-- start of DATA SECTION --

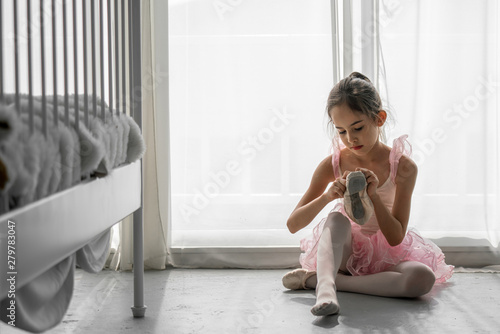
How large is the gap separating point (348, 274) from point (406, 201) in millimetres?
267

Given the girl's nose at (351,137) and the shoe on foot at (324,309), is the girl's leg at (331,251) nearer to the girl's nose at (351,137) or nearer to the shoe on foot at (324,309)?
the shoe on foot at (324,309)

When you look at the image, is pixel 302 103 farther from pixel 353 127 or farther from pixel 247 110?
pixel 353 127

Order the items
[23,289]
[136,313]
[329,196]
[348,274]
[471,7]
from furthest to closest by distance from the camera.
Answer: [471,7], [348,274], [329,196], [136,313], [23,289]

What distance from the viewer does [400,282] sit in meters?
1.56

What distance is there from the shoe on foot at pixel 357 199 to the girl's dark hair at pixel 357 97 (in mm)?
212

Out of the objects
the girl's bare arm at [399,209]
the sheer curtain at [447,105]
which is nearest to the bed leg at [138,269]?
the girl's bare arm at [399,209]

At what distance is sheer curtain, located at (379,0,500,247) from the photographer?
6.51ft

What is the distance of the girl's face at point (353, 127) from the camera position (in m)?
1.62

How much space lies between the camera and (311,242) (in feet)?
5.82

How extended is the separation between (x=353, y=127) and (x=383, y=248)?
35 cm

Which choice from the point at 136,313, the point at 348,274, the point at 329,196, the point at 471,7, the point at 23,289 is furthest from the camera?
the point at 471,7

-- end of DATA SECTION --

-- EXERCISE BRIEF --
Please write out all of the records above word for word, leaving out the pictures.

-- FINAL ANSWER --
How large is the gap separating point (348, 274) from point (406, 201) in millimetres?
267

Given the girl's nose at (351,137) and the shoe on foot at (324,309), is the girl's leg at (331,251) nearer to the girl's nose at (351,137) or nearer to the shoe on foot at (324,309)?
the shoe on foot at (324,309)

When you look at the image, is pixel 302 103 farther from pixel 353 127 or farther from pixel 247 110?
pixel 353 127

Order the items
[23,289]
[136,313]
[329,196]
[348,274]
[471,7]
from furthest to closest by distance from the camera.
Answer: [471,7], [348,274], [329,196], [136,313], [23,289]

What distance from the viewer does [400,282] sit in meters?
1.56

What distance is there from the shoe on foot at pixel 357 199 to the girl's dark hair at pixel 357 97 (in mm)?
212

Out of the objects
the girl's bare arm at [399,209]
the sheer curtain at [447,105]
which is nearest to the bed leg at [138,269]?
the girl's bare arm at [399,209]

At what distance is sheer curtain, located at (379,0,500,247) from the photographer?
6.51ft

What is the distance of the girl's face at point (353, 127) from the camera position (in m)?
1.62

How much space lies between the camera and (311,242) (in feet)?
5.82

How extended is the separation between (x=353, y=127) and (x=383, y=248)?
35 cm

Which choice from the point at 136,313, the point at 348,274, the point at 329,196, the point at 471,7, the point at 23,289 is furthest from the camera?
the point at 471,7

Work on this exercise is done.